Wages for North Platte public school teachers will be higher in the next school year, when a starting teacher will be paid $34,450.
The 2.2 percent pay raise is part of a new two-year salary agreement approved Tuesday by the North Platte school board.
This year, the starting base pay was $33,700.
Teachers will receive a modest 1-percent raise in the following year under the new agreement. In 2015-16, the first year base salary will increase 1 percent, or $500.
On the other end of the scale, a veteran teacher with a master's degree plus 45 hours of advanced education receives $72,690 next year and $73,745 the year after.
Also, teachers can earn an additional $1,034 - $6,890 per year for overseeing extra-curricular activities such as detention, prom, music or athletics. That represents a 1-percent increase in the top end, for football and basketball head coaches, and a 1 percent decrease on the bottom end, for first-year assistant coaches and a first year director of the band or of the orchestra.
For the first time, the negotiated agreement also includes a provision for grandparents. Employees can use two days of sick time and request up to five days of personal leave during the birth or adoption of a grandchild.
Also for the first time, employees will receive an extra 12.5 percent of their salary if they teach one more class beyond the normal load in their school building. Teachers will also get mileage reimbursement if they are required to use their car for school activities, not including trips to and from work.
On top of wages, full-time teachers also receive a flat $600 stipend per year -- an adjustment that began a year ago due to changes in health insurance.
And they receive sick pay, personal leave pay, time off for holidays and summers, money for health insurance and a nice retirement account.
Those benefits are not changed.
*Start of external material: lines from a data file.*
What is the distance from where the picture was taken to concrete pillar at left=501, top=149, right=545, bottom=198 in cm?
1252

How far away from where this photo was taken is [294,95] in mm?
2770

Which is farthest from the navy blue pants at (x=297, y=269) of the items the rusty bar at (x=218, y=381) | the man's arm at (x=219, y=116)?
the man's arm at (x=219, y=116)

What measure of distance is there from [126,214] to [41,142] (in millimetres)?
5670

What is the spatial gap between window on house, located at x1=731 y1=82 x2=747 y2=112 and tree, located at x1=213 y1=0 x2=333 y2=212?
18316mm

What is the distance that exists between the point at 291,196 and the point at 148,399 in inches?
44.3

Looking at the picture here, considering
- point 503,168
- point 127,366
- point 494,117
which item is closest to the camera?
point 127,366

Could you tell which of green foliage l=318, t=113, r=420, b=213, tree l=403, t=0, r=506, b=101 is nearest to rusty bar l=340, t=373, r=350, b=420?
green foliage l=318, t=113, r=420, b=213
They are:
10 days of paid leave per year for injury or illness.
3 days of personal leave a year.
A single health insurance policy with a $500 deductible.
or, 95% of the insurance cost in cash if the teacher does not want to enroll in the health insurance program.
And, 18.5 percent of their salary goes toward their retirement. Teachers pay nearly 10 percent of their salary into their retirement account, and the school district nearly matches it (8.778 percent.)
Required: Personal finance course
In other business, the board approved a new high school graduation requirement of five credit hours in personal finance. The credit hours required in social studies was lowered from 40 to 35 hours.
Also, the board accepted the following resignations, effective at the end of the school year: Trisha Hasty, Renae Sexson, Arliss Hraban, Coleen Clark and Weston Andre-Henn.